Critique of Joshua M. Englehart (2011). Why class size effects cannot stand alone: Insights from a qualitative exploration. Learning Environ Res 14:109–121
This is a critique of a qualitative study on why class effects cannot stand alone in influencing performance, comfort and participation amongst students in both large and small classes. This critique uses several criteria to analyze the qualitative study and its social and conceptual justification. Example of the criteria used include methods used to reduce bias, the use of the qualitative approach, interpretation of results, sample size, study results and any strengths or limitations to the research. From the students interviewed, the researcher came to the conclusion that there are several confounding factors that influence performance, comfort and participation in class whether the class is large or small. Participants in the study revealed how other factors other than class size affected their performance.
The researcher states that they used qualitative case study method. The student participants were selected based on being a student in either a large or a small class. The data was collected mainly through self report and observation. Researchers need to use the process of bracketing to recognize and put aside beliefs before conducting research. In this research study, the researcher recognized biases that could occur and influence the outcome. Potential biases include personal ability to relate socially with others and being from a different race such as Caucasians who are a minority.

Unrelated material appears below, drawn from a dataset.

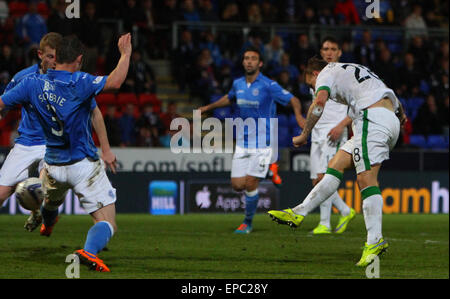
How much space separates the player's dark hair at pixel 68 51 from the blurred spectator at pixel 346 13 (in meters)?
16.3

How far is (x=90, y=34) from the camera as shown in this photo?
60.7ft

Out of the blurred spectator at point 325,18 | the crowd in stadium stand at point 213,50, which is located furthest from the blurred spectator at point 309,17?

The students who participated are described in terms of gender and race. The teachers are also described in terms of the number of years they have taught. The author of the study gives examples of actions of Ms. Shepherds that illustrate her personal nature of being responsive. For example, she is sensitive to the students’ personal life and giving advice to them.
Analysis of results
This study found that there are several confounding factors that can influence the performance and comfort of students regardless of class size. This study helps educators to understand that there are other measures that can be used to improve performance of students such as the personality of the teachers and interaction with other students. The researcher clearly described how the participants were chosen. The aim of the study was for students who were studying either in small or large classes to explore their views on how they were affected by their experiences in either of the classes. Information from interviews and observation was coded and examined for themes. They are also considerably described in detail.
Presentation of results and limitations of study
Whereas the study presented clear findings regarding the reasons why there are other confounding factors that influence student’s performance and class participation, there were several limitations to the research findings. The students selected for the sample had different experiences because they were taught by different teachers and were taught different subjects making the results questionable. Another possible limitation of the research is that students in larger classes may have focused on the negative side of a large class due to their current situation (Englehart, 2011). The students included in the research were diverse in terms of their races and the duration for which they have stayed in either large or small classes. All students included in the study were from the same area, thus creating the limitation in the ability of generalization of the research findings to other regions. Conclusions need caution in interpretation because variables such as students’ experience and their ability to relate with others in the school.
Englehart, J.M. (2011). Why class size effects cannot stand alone: Insights from a qualitative exploration. Learning Environ Res 14: 109–121.